This page explains how you can reduce the resources consumed by cluster add-ons. Use these techniques on small clusters, such as clusters with three or fewer nodes or clusters that use machine types with limited resources.
In addition to your workload, cluster nodes run several add-ons that integrate the node with the cluster master and provide other functionality. As such, there is a disparity between a node's total resources and the resources that are available for your workload. Visit the cluster architecture documentation for more details.
The default configurations of these add-ons are appropriate for typical clusters, but you can fine-tune the resource usage of add-ons depending on your particular cluster configuration. You can also disable some add-ons that aren't required by your use case.
Fine-tuning is especially useful for clusters with limited compute resources, for example clusters with a single node or very few nodes, or clusters that run on low-cost machine types. You can use a small cluster to try out GKE or to experiment with new features. Clusters created using the Your first cluster cluster template can also benefit from fine-tuning.
You can configure each individual add-on to reduce its impact on node resources.
Add-ons provide visibility and debugging for your cluster. For instance, if you disable monitoring on a cluster running production workloads, problems will be more difficult to debug.
Stackdriver Logging automatically collects, processes, and stores your container and system logs.
You can disable Stackdriver Logging entirely, or leave it enabled but restrict its resource usage by fine-tuning the Fluentd addon.
To disable Stackdriver Logging:
gcloud container clusters update [CLUSTER_NAME] --logging-service none
To enable Stackdriver Logging:
gcloud container clusters update [CLUSTER_NAME] --logging-service logging.googleapis.com
Viewing logs when Stackdriver Logging is disabled
When Stackdriver logging is disabled, you can still view recent log entries. To view logs for a specific Pod:
kubectl logs -f [POD_NAME]
-f option streams logs.
To view the logs from all pods matching a selector:
kubectl logs -l [SELECTOR]
where SELECTOR is a deployment selector, for example "app=frontend".
Fluentd collects logs from your nodes and sends them to Stackdriver. The Fluentd agent is deployed to your cluster using a DaemonSet so that an instance of the agent runs on each node of your cluster. Fluentd's resource requirements depend on your particular workload; more logging requires more resources.

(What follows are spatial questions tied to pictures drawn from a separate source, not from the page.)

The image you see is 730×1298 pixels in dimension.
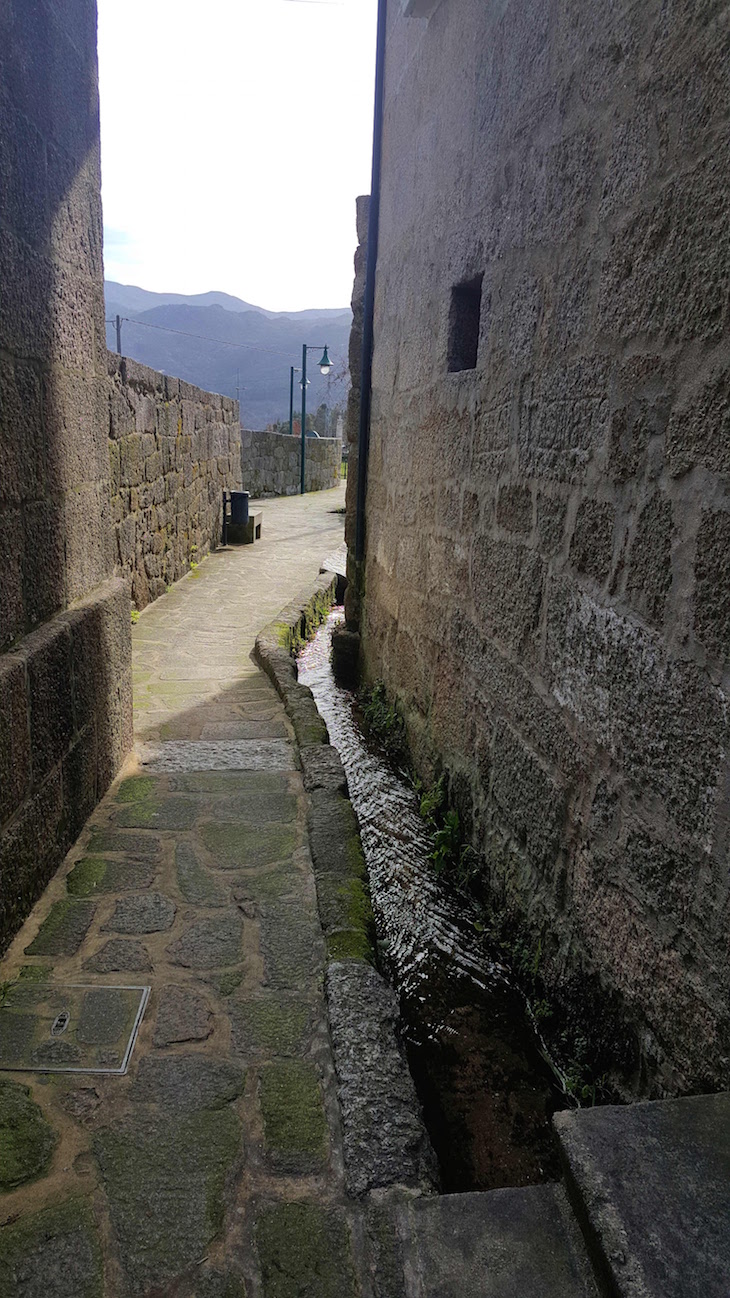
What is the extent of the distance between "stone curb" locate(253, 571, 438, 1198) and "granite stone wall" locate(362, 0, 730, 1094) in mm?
512

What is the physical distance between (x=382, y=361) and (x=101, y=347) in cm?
257

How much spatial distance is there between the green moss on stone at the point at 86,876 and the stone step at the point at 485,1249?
1.37 m

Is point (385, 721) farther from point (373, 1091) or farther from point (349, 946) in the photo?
point (373, 1091)

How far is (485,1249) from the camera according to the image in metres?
1.17

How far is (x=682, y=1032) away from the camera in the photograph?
155cm

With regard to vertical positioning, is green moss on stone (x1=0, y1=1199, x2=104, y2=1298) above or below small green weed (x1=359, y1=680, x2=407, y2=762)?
above

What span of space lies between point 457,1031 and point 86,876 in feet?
3.91

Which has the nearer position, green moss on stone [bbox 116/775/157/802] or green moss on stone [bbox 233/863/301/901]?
green moss on stone [bbox 233/863/301/901]

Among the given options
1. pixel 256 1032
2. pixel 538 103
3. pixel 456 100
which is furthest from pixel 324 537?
pixel 256 1032

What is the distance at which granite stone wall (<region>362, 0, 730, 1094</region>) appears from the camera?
4.93ft

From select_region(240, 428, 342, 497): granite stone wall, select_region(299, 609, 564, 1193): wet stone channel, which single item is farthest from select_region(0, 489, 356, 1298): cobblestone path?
select_region(240, 428, 342, 497): granite stone wall

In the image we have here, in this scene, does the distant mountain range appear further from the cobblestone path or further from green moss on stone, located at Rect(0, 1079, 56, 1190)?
green moss on stone, located at Rect(0, 1079, 56, 1190)

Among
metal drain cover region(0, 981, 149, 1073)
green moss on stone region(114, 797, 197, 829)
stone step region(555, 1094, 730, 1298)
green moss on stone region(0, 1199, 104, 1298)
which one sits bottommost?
green moss on stone region(114, 797, 197, 829)

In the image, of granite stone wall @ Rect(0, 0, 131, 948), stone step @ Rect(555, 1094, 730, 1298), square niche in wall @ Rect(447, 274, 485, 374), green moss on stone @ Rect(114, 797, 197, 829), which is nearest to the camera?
stone step @ Rect(555, 1094, 730, 1298)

You can tune Fluentd's resource allocation by creating a scaling policy specific to your requirements. A scaling policy defines a Pod's resource requests and limits. Refer to Managing Compute Resources for Containers to learn how the Kubernetes scheduler handles resource requests and limits. For more information about how resource requests and limits affect quality of services (QoS), see Resource Quality of Service in Kubernetes.
Expand the following section for instructions on how to measure Fluentd's resource usage and how to write a custom scaling policy using these values.
How to create a custom scaling policy
- Visit the Kubernetes Workloads menu in the Google Cloud Platform Console.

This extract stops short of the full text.